**About this task:**
In the AMEX compliance text, copy the passage between "On October 18, 2007, the" and "AMEX Company Guide.", inclusive, and change every "letter" in it to "notice".

**Document section:**
>>>>
Item 3.01. Notice of Delisting or Failure to Satisfy a Continued Listing Rule or Standard; Transfer of Listing.
          On October 18, 2007, the Company received a letter from the American Stock Exchange (“AMEX”) stating that the Company was not in compliance with Sections 134 and 1101 of the AMEX Company Guide as a result of the Company’s failure to file the Second Quarter Quarterly Report. As the Company disclosed in a Form 12b-25 filed with the Securities and Exchange Commission on October 9, 2007, the Company was not able to file the Second Quarter Quarterly Report by October 9, 2007. The Company has also not been able to file the Quarterly Report within the five-day extension period permitted by Rule 12b-25. The Company’s failure to file the Quarterly Report by October 15, 2007 has resulted in non-compliance with Sections 134 and 1101 of the AMEX Company Guide.
          The non-compliance by the Company with Sections 134 and 1101 of the AMEX Company Guide makes the Company’s common stock subject to being delisted from AMEX. The Company submitted a plan to AMEX on August 14, 2007 advising AMEX of the actions that it is taking and intends to take to bring the Company into compliance with Sections 134 and 1101 of the AMEX Company Guide by January 17, 2008. On September 20, 2007, AMEX notified the Company that AMEX had accepted the Company’s plan to regain compliance with AMEX’s continued listing standards, and that the Company’s listing will be continued until January 17, 2008. In the October 18, 2007 letter of non-compliance from AMEX, AMEX informed the Company that it was not required to submit an additional plan of compliance in connection with its failure to file the Second Quarter Quarterly Report.
<<<<
**Data excerpts:**
>>>>
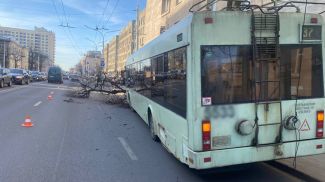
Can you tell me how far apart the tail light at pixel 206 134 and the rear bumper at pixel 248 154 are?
107 millimetres

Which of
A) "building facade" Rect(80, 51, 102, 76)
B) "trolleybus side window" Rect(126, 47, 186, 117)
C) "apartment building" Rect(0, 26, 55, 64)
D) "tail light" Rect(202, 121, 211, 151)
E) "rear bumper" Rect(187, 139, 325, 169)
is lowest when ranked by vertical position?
"rear bumper" Rect(187, 139, 325, 169)

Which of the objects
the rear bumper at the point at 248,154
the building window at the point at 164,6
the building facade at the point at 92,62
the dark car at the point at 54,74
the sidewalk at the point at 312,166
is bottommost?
the sidewalk at the point at 312,166

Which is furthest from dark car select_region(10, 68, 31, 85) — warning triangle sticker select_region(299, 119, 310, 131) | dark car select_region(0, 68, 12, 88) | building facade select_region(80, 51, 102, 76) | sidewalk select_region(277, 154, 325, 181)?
warning triangle sticker select_region(299, 119, 310, 131)

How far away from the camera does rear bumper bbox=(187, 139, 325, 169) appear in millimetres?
5582

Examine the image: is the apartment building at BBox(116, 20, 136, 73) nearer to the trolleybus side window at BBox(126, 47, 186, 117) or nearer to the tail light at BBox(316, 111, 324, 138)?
the trolleybus side window at BBox(126, 47, 186, 117)

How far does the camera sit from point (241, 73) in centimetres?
577

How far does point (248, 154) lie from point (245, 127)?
1.52 ft

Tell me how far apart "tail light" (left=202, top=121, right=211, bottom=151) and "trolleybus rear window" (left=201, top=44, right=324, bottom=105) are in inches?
14.6

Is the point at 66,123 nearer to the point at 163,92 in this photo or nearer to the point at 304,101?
the point at 163,92

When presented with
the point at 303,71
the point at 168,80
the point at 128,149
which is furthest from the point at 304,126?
the point at 128,149

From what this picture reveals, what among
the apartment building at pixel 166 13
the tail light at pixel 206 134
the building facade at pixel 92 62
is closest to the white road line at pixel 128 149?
the tail light at pixel 206 134

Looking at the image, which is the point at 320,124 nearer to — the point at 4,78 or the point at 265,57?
the point at 265,57

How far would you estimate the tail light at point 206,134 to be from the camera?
557 cm

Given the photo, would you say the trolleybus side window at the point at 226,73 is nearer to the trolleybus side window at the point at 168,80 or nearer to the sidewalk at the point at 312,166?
the trolleybus side window at the point at 168,80
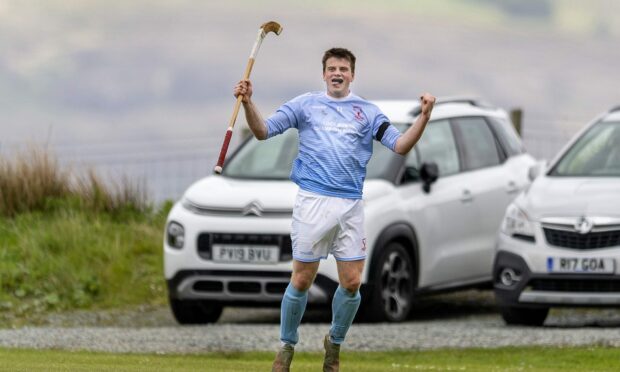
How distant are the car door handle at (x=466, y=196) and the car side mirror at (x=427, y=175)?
1.86 feet

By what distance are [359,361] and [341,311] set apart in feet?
10.8

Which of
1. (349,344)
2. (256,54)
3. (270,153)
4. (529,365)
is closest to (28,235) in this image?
(270,153)

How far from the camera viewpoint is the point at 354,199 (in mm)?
10125

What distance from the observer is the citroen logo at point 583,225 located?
15086 mm

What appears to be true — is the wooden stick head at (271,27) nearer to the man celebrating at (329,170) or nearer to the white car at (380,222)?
the man celebrating at (329,170)

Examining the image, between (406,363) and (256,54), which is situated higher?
(256,54)

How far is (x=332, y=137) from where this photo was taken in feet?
33.0

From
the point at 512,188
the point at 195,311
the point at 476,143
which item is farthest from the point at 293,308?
the point at 512,188

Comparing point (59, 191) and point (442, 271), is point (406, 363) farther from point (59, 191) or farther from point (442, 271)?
point (59, 191)

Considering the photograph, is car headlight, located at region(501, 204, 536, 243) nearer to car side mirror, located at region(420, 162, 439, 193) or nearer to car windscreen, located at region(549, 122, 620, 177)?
car windscreen, located at region(549, 122, 620, 177)

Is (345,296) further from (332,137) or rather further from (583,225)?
(583,225)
<<<<
**Answer space:**
On October 18, 2007, the Company received a notice from the American Stock Exchange (“AMEX”) stating that the Company was not in compliance with Sections 134 and 1101 of the AMEX Company Guide as a result of the Company’s failure to file the Second Quarter Quarterly Report. As the Company disclosed in a Form 12b-25 filed with the Securities and Exchange Commission on October 9, 2007, the Company was not able to file the Second Quarter Quarterly Report by October 9, 2007. The Company has also not been able to file the Quarterly Report within the five-day extension period permitted by Rule 12b-25. The Company’s failure to file the Quarterly Report by October 15, 2007 has resulted in non-compliance with Sections 134 and 1101 of the AMEX Company Guide.